__Textauszug__
%%
Dienstag, 30. April 2024

Archiv

Zoufris Maracas
Grimmig-ironische Weltmusik-Chansons

Von der Straße auf die Bühne: Früher spielten sie in der Pariser Metro, wo sie auch ihren späteren Produzenten kennenlernten. Mittlerweile sind sie auf internationalen Bühnen unterwegs mit ihrer Gute-Laune-Musik. Im Kontrast dazu stehen Zoufris Macaras Texte, die immer ein bisschen "anti" und anarchisch sind.

Von Burkhard Birke | 28.11.2017
    Er singt über die Erbärmlichkeit des Lebens und Orgasmussimulationen: Vincent Sanchez von Zoufris Maracas
    Er singt über die Erbärmlichkeit des Lebens und Orgasmussimulationen: Vincent Sanchez von Zoufris Maracas (Deutschlandradio / Burkhard Birke)
    Sie sind eines der Markenzeichen von Zoufris Maracas: Wiegende lateinamerikanische und afrikanische Rhythmen und Klangbilder mit Elementen von Son, Cumbia und Rumba.
    "Wir haben ein wenig alle Musikstile aufgegriffen, die uns träumen, die uns reisen lassen. Und dazu singen wir französische Texte, weil wir viel in unserer Muttersprache mit all ihren Nuancen zu erzählen haben. Und wir greifen soziale Probleme auf."
    Und das mit viel Humor und auch Tiefe im Sinne eines Georges Brassens - müsste man Bandleader Vincent Sanchez, genannt Vin's ergänzen. Den Song "Chienne de vie" - erbärmliches Leben- hat Vin's in nur einer Nacht geschrieben.
    Drohende Erdbeben
    "Das Erdbeben auf Haiti hat mich inspiriert, weil ich das ungeheuerlich fand, dass eine ganze Insel mit einem Schlag zerstört wurde und die Menschen, die auf fünf tektonischen Platten gleichzeitig sitzen, alles wieder aufbauen mussten, in dem Wissen, dass es wieder passieren würde. Und dann habe ich eine Parallele gezogen zu den Liebesgeschichten, die auch in sich zusammenstürzen."
    Eine unglückliche Liebe und Arbeitslosigkeit liessen aus dem ehemaligen Soziologen und Greenpeace Mitarbeiter Vincent Sanchez Musiker werden. Da stand eine Gitarre herum und er fing mit ein paar Akkorden an, Lieder zu schreiben, traf seinen alten Kindheitsfreund Vincent Allard aus der Heimatstadt Séte wieder. Publikum fanden die beiden als Strassenmusiker in Paris: Auf Monmartre und in den Metrolinien 2 und 6. Bis sie vor zehn Jahren Producer Julio über den Weg liefen, weitere Musiker rekrutiert wurden und erste Alben entstanden.
%%
__Bereitgestellte Angaben__
%%
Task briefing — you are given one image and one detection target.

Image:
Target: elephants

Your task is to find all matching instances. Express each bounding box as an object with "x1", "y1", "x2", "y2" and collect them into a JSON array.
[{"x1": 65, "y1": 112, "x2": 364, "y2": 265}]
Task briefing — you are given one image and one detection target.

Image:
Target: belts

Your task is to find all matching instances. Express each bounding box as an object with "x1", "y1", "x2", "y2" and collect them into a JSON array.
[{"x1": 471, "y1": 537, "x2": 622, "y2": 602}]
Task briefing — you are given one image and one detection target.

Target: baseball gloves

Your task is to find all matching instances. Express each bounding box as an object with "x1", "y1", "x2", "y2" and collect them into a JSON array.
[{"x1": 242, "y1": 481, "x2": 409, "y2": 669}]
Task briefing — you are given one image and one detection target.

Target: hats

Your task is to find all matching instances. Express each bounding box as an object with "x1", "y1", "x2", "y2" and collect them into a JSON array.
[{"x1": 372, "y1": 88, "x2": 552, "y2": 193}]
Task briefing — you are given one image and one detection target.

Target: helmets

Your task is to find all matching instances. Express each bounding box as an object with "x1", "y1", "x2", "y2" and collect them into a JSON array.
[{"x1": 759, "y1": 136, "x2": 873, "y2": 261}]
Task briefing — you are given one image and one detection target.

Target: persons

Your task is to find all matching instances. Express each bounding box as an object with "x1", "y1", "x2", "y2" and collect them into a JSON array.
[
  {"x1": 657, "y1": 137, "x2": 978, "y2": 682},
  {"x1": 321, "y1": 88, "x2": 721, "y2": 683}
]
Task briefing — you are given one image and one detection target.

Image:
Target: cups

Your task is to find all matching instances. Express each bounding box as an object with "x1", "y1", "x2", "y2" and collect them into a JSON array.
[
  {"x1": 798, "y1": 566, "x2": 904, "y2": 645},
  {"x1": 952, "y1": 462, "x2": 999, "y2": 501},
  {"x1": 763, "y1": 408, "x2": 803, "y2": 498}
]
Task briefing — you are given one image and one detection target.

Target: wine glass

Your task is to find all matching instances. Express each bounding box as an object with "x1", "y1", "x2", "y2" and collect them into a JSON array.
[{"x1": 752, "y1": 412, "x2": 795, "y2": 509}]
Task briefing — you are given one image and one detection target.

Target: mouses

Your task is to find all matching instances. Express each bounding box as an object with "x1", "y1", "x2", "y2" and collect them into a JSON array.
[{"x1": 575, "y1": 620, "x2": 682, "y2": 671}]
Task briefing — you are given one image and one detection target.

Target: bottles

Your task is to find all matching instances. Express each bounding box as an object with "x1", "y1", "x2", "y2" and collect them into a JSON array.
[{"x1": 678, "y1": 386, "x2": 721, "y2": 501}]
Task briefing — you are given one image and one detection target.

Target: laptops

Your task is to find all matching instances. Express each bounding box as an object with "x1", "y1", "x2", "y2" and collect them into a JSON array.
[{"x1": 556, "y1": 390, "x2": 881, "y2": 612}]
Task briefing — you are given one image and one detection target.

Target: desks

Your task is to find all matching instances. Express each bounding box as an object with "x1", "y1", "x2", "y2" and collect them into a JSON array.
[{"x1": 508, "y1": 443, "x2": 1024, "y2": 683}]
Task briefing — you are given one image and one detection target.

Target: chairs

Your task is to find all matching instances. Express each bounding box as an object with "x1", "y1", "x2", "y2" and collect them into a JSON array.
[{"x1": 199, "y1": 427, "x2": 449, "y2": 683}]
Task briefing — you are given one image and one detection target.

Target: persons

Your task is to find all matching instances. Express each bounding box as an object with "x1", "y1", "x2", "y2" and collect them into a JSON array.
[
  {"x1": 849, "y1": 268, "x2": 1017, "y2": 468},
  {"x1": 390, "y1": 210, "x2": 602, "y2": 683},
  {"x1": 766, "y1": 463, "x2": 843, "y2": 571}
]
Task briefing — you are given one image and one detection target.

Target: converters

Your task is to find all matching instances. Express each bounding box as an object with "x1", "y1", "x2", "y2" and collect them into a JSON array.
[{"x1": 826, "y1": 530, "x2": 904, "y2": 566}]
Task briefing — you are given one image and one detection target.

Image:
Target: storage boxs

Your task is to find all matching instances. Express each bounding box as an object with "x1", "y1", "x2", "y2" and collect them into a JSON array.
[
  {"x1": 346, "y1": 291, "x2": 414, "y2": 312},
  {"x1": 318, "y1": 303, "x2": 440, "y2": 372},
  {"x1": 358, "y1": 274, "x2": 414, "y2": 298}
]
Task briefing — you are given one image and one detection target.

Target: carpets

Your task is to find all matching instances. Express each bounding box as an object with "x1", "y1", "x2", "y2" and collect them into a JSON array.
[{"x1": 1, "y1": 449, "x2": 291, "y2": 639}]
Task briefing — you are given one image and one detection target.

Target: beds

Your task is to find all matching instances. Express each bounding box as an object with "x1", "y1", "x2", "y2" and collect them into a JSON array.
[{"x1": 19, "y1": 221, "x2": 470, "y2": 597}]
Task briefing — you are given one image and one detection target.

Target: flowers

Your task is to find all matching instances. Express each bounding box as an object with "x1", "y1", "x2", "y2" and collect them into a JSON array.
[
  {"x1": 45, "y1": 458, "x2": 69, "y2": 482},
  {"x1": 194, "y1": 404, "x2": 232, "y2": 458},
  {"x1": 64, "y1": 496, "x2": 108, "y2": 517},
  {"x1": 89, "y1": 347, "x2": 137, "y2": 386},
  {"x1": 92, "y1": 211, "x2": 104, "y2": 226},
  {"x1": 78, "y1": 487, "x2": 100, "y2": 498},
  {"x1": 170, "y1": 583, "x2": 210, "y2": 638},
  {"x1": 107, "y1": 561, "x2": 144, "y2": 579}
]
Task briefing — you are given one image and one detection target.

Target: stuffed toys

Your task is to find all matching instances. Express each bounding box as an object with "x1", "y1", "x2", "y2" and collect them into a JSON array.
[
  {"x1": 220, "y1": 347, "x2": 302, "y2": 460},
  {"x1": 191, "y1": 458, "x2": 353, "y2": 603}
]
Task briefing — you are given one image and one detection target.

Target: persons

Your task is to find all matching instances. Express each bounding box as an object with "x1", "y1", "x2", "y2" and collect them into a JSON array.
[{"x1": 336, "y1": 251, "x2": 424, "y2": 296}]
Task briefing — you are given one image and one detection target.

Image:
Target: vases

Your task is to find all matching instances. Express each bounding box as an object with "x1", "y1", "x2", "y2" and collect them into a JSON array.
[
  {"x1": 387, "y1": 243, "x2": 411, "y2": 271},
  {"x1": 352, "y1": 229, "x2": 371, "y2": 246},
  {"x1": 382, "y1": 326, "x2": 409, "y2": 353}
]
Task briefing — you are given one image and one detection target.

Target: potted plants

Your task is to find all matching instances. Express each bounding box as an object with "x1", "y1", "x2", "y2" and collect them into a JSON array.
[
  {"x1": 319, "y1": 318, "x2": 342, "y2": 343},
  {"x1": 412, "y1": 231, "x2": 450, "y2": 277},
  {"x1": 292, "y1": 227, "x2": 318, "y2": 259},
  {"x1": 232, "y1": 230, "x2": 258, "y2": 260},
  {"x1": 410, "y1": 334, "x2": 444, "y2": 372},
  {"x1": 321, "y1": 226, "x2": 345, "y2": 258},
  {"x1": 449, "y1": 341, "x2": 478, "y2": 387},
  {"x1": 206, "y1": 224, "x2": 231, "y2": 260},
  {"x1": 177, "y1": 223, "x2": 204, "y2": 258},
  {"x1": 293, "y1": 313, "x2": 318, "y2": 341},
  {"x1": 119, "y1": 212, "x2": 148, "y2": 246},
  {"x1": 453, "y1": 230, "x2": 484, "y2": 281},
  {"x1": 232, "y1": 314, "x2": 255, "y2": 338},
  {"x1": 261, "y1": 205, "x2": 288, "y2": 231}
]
%%
__Aufgabe A__
Beantworte anhand des Textauszugs über Zoufris Maracas:
(i) In welcher Zeit schrieb Vin's den Song "Chienne de vie"?
(ii) Welches Ereignis inspirierte ihn zu diesem Song?
(iii) Was war Vincent Sanchez, bevor er Musiker wurde?
__Aufgabe B__
Setze den Textauszug über die Band Zoufris Maracas nach seinem letzten Satz fort.
Die Auflistung spielt hierfür keine Rolle.

__Schriftliche Antwort A__
(i) In nur einer Nacht.
(ii) Das Erdbeben auf Haiti.
(iii) Soziologe und Greenpeace-Mitarbeiter.

__Schriftliche Antwort B__
    "Keine Lust, viel Hunger"
    "Das Lied über das Geld habe ich geschrieben, als ich in der Metro Musik machte. Eines Tages betrachtete ich die Züge, ich hatte keine Lust, viel Hunger und je mehr Hunger ich hatte, desto weniger Lust hatte ich. Was sollte ich den Leuten denn sagen? Nun: Ich habe kein Geld, habe mein ganzes Geld verfuttert."
    Fröhliche Harmonien zu einem bitterernsten Thema wie chronischem Geldmangel: Die Ironie in Text und Musik gehört zum Charakter Zoufris Maracas. Der Bandname ehrt die Zoufris genannten algerischen Gastarbeiter, die nach dem Zweiten Weltkrieg Frankreich aufbauten, und Maracas sind die südamerikanischen Rasseln für die Rhythmusbegleitung.
    Aber nicht nur die kommen zum Einsatz: Trompete, Bass, zwei Gitarren, Akkordeon, Mini-Keybord, zahlreiche Percussioninstrumente lassen ein unglaublich facettenreiches Klangbild entstehen, das gelegentlich an Manu Chao, manchmal an klassisches französisches Chanson, andermal sogar an Punk erinnert, um dann wieder Django Reinhard und den Jazz Manouche, den Zigeunerjazz wachzurufen wie in dem Song: Les femmes simulent.
    Die Frauen simulieren den Orgasmus und die Männer die Liebe. Vin's schreibt die Texte, bildet gemeinsamt mit Vincent das kreative Duo: Arrangiert werden die Songs in der Band oft in intensivster Kleinarbeit.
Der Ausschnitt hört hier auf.